Everything for me right now involves focusing on studies, the restart of schooling (I’m very fortunate – as I’ve told every student I’ve come across – that we’re in a state where we have one of the lowest levels of COVID19 cases and we’re hoping that our whole country and beyond can follow suit very soon) and research! A book I came across recently discusses the power of radio to connect with people, and despite “border radio” being a wild part of history, I see a lot of the freewheeling nature existing still with podcasting and independent radio today.
One of the audio shows that I have been listening to recently is not an example of the ‘shellac’ that exists out there, instead, it is a great documentary called “You are the Judge”. Hailing from Australia, it looks at the history of a pair of mentalists (who happened to be the grandparents of the documentary-maker!):
As a young man, producer Jesse Cox learned that his grandparents, Sydney and Lesley Piddington, had been enormously popular radio performers of the 1950’s. They were mentalists, wowing listeners with their uncanny ability to read each other’s minds. Sixty years later, a question remains: how did they do it? No matter how much Jesse asks his grandmother, his father, even other magicians, he can’t seem to find the answer.
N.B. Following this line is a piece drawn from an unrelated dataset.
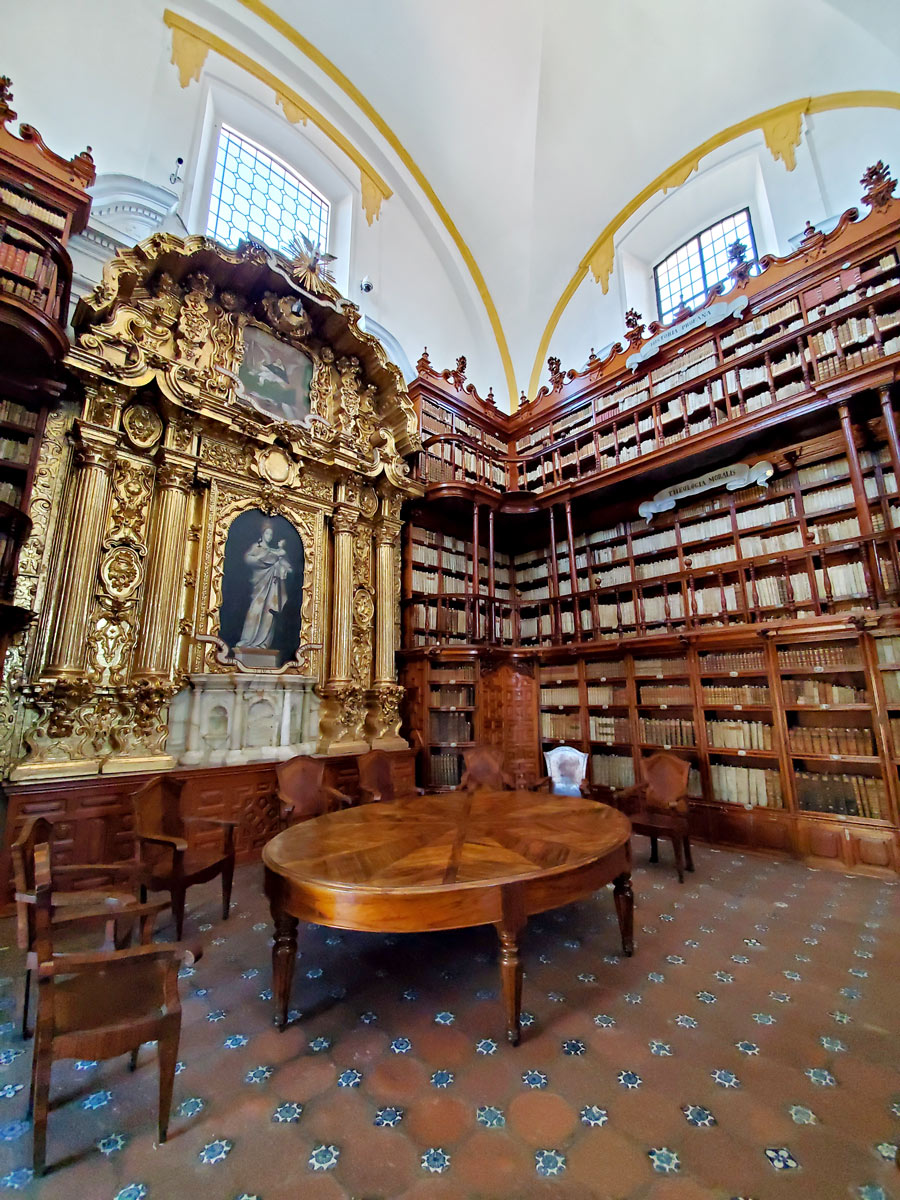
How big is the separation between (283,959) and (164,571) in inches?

And soon another question presents itself: should he, should we open that black box and look inside, if that means losing the magic?
Does unpacking a story mean removing the magic from it? It’s something I continue to struggle with as a teacher and (as you might expect!) as a skeptic, but thankfully the artistic and creative aspects are always intriguing, despite my personal beliefs (or lack of them)! What are you reading these days – are you seeking out content that challenges you more than usual or are you seeking old comforts and stable concepts? Let me know if you have any recommendations.